— Start of RAW RECORDS —

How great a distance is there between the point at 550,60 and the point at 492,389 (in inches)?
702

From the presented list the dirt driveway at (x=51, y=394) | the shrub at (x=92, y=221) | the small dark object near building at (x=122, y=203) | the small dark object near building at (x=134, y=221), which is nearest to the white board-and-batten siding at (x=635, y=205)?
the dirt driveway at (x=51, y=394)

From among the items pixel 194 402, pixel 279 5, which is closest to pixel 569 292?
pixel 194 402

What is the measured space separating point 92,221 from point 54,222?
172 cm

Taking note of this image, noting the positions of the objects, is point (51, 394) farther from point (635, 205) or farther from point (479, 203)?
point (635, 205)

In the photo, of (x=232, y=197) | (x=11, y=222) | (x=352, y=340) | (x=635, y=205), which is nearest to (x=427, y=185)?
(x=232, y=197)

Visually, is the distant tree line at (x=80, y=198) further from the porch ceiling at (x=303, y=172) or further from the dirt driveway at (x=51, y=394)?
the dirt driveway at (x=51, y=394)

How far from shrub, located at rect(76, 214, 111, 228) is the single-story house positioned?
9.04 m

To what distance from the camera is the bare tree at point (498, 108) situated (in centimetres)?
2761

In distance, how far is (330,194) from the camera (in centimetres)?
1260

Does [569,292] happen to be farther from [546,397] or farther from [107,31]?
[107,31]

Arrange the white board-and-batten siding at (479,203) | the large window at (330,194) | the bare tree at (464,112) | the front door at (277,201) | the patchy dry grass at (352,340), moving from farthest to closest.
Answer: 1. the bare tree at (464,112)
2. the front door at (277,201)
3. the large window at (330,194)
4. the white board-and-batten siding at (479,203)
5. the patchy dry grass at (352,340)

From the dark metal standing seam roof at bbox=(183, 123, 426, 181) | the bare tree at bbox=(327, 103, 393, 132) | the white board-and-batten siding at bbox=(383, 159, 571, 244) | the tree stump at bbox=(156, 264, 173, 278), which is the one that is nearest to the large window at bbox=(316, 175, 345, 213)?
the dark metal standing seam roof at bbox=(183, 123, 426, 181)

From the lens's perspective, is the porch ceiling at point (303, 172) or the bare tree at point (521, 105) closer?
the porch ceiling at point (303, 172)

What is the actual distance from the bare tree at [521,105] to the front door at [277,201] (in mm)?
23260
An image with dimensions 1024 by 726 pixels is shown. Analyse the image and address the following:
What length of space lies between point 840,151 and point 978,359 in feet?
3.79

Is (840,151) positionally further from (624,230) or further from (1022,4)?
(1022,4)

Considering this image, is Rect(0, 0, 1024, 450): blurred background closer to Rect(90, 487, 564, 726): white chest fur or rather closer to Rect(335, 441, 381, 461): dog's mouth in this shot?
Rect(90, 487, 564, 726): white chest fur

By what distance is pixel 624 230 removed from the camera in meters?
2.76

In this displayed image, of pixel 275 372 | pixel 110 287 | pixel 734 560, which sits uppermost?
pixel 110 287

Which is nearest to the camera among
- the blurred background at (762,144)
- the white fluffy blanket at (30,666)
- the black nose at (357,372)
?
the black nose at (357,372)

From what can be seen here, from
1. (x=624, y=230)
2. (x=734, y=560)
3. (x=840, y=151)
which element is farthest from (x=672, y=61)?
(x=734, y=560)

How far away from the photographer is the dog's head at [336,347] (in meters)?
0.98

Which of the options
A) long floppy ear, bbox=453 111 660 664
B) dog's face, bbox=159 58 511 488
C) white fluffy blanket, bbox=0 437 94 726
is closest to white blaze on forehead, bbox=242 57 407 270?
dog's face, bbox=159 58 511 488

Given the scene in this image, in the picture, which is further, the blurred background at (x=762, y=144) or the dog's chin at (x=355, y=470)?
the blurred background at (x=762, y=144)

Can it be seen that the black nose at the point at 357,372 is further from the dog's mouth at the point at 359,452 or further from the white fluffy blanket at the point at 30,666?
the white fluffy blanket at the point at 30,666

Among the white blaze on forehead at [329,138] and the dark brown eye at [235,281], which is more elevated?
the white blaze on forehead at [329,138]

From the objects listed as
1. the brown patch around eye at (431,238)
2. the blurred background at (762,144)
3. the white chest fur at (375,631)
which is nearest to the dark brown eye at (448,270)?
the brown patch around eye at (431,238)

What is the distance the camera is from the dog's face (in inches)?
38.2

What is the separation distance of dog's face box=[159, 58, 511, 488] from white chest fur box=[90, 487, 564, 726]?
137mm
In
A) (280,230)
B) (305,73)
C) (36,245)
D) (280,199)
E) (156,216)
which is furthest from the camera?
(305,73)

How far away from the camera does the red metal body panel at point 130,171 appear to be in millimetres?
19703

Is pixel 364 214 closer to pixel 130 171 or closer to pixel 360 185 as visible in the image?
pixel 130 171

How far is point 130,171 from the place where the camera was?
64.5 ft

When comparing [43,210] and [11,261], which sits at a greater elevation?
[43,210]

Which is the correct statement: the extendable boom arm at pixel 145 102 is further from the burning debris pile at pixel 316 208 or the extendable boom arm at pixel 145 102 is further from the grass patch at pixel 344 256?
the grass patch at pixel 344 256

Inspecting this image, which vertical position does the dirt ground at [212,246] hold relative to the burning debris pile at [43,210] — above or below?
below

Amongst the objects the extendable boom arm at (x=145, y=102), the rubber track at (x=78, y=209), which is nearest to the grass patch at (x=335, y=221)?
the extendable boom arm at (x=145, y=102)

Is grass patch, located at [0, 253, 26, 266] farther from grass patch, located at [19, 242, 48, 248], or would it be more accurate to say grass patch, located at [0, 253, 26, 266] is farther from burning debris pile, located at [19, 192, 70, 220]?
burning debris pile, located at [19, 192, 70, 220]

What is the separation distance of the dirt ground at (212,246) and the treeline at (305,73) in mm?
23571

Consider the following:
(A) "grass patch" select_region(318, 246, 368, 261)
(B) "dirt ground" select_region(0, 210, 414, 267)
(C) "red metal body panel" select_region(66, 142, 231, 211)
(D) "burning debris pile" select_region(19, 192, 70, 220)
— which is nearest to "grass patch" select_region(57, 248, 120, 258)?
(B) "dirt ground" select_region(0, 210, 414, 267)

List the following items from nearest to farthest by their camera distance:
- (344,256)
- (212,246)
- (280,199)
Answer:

— End of RAW RECORDS —

DIRECTIONS: Exactly as written above, please repeat the entries.

THE OUTPUT:
How great a distance is there between the point at 550,60 and the point at 492,389 (in inches)?
702

From the presented list the dirt driveway at (x=51, y=394) | the shrub at (x=92, y=221) | the small dark object near building at (x=122, y=203) | the small dark object near building at (x=134, y=221), which is nearest to the white board-and-batten siding at (x=635, y=205)?
the dirt driveway at (x=51, y=394)

From among the items pixel 194 402, pixel 279 5, which is closest to pixel 569 292?
pixel 194 402

What is the measured space separating point 92,221 from point 54,222?
172 cm

Taking note of this image, noting the positions of the objects, is point (51, 394) farther from point (635, 205) or farther from point (479, 203)?
point (635, 205)

In the photo, of (x=232, y=197) | (x=11, y=222) | (x=352, y=340) | (x=635, y=205), which is nearest to (x=427, y=185)?
(x=232, y=197)

Visually, is the distant tree line at (x=80, y=198) further from the porch ceiling at (x=303, y=172) or further from the dirt driveway at (x=51, y=394)?
the dirt driveway at (x=51, y=394)

How far from shrub, located at rect(76, 214, 111, 228) is the single-story house positioned?
9.04 m

To what distance from the camera is the bare tree at point (498, 108) situated (in centimetres)?
2761

In distance, how far is (330,194) from the camera (in centimetres)?
1260

Does [569,292] happen to be farther from [546,397] or farther from [107,31]?
[107,31]

Arrange the white board-and-batten siding at (479,203) | the large window at (330,194) | the bare tree at (464,112) | the front door at (277,201) | the patchy dry grass at (352,340), moving from farthest to closest.
Answer: 1. the bare tree at (464,112)
2. the front door at (277,201)
3. the large window at (330,194)
4. the white board-and-batten siding at (479,203)
5. the patchy dry grass at (352,340)

From the dark metal standing seam roof at bbox=(183, 123, 426, 181) | the bare tree at bbox=(327, 103, 393, 132) | the white board-and-batten siding at bbox=(383, 159, 571, 244) | the tree stump at bbox=(156, 264, 173, 278), which is the one that is nearest to the large window at bbox=(316, 175, 345, 213)?
the dark metal standing seam roof at bbox=(183, 123, 426, 181)

From the lens's perspective, is the porch ceiling at point (303, 172) or the bare tree at point (521, 105) closer?
the porch ceiling at point (303, 172)

What is the actual distance from the bare tree at [521,105] to the front door at [277,201] (in mm)?
23260
An image with dimensions 1024 by 726 pixels is shown. Analyse the image and address the following:
What length of space lies between point 840,151 and point 978,359 in feet?
3.79

Is (840,151) positionally further from (624,230) or further from (1022,4)?
(1022,4)

Considering this image, is Rect(0, 0, 1024, 450): blurred background closer to Rect(90, 487, 564, 726): white chest fur or rather closer to Rect(335, 441, 381, 461): dog's mouth in this shot?
Rect(90, 487, 564, 726): white chest fur

By what distance is pixel 624 230 removed from the camera in meters?
2.76

In this displayed image, of pixel 275 372 | pixel 110 287 | pixel 734 560, which sits uppermost?
pixel 110 287

Which is nearest to the camera among
- the blurred background at (762,144)
- the white fluffy blanket at (30,666)
- the black nose at (357,372)
?
the black nose at (357,372)

From what can be seen here, from
1. (x=624, y=230)
2. (x=734, y=560)
3. (x=840, y=151)
which element is farthest from (x=672, y=61)?
(x=734, y=560)

How far away from the photographer is the dog's head at [336,347] (in meters)?
0.98

Which of the options
A) long floppy ear, bbox=453 111 660 664
B) dog's face, bbox=159 58 511 488
C) white fluffy blanket, bbox=0 437 94 726
is closest to white blaze on forehead, bbox=242 57 407 270?
dog's face, bbox=159 58 511 488

Given the scene in this image, in the picture, which is further, the blurred background at (x=762, y=144) or the dog's chin at (x=355, y=470)?
the blurred background at (x=762, y=144)

Can it be seen that the black nose at the point at 357,372 is further from the dog's mouth at the point at 359,452 or further from the white fluffy blanket at the point at 30,666?
the white fluffy blanket at the point at 30,666

Among the white blaze on forehead at [329,138] and the dark brown eye at [235,281], which is more elevated?
the white blaze on forehead at [329,138]

From the objects listed as
1. the brown patch around eye at (431,238)
2. the blurred background at (762,144)
3. the white chest fur at (375,631)
which is nearest to the dark brown eye at (448,270)?
the brown patch around eye at (431,238)

What is the distance the camera is from the dog's face (in inches)?
38.2

What is the separation distance of dog's face box=[159, 58, 511, 488] from white chest fur box=[90, 487, 564, 726]?
137mm
In
A) (280,230)
B) (305,73)
C) (36,245)
D) (280,199)
E) (156,216)
which is furthest from the camera?
(305,73)

How far away from the camera does the red metal body panel at point 130,171 appear to be in millimetres?
19703

Is pixel 364 214 closer to pixel 130 171 or closer to pixel 360 185 as visible in the image?
pixel 130 171

How far is point 130,171 from the place where the camera was?
64.5 ft

When comparing [43,210] and [11,261], which sits at a greater elevation?
[43,210]

Which is the correct statement: the extendable boom arm at pixel 145 102 is further from the burning debris pile at pixel 316 208 or the extendable boom arm at pixel 145 102 is further from the grass patch at pixel 344 256?
the grass patch at pixel 344 256

Inspecting this image, which vertical position does the dirt ground at [212,246] hold relative to the burning debris pile at [43,210] — above or below?
below

Amongst the objects the extendable boom arm at (x=145, y=102), the rubber track at (x=78, y=209), which is nearest to the grass patch at (x=335, y=221)?
the extendable boom arm at (x=145, y=102)

Is grass patch, located at [0, 253, 26, 266] farther from grass patch, located at [19, 242, 48, 248], or would it be more accurate to say grass patch, located at [0, 253, 26, 266] is farther from burning debris pile, located at [19, 192, 70, 220]?
burning debris pile, located at [19, 192, 70, 220]

What is the separation distance of the dirt ground at (212,246) and the treeline at (305,73) in mm?
23571

Consider the following:
(A) "grass patch" select_region(318, 246, 368, 261)
(B) "dirt ground" select_region(0, 210, 414, 267)
(C) "red metal body panel" select_region(66, 142, 231, 211)
(D) "burning debris pile" select_region(19, 192, 70, 220)
— which is nearest to "grass patch" select_region(57, 248, 120, 258)?
(B) "dirt ground" select_region(0, 210, 414, 267)

List the following items from nearest to farthest by their camera distance:
- (344,256)
- (212,246)
- (280,199)
Answer:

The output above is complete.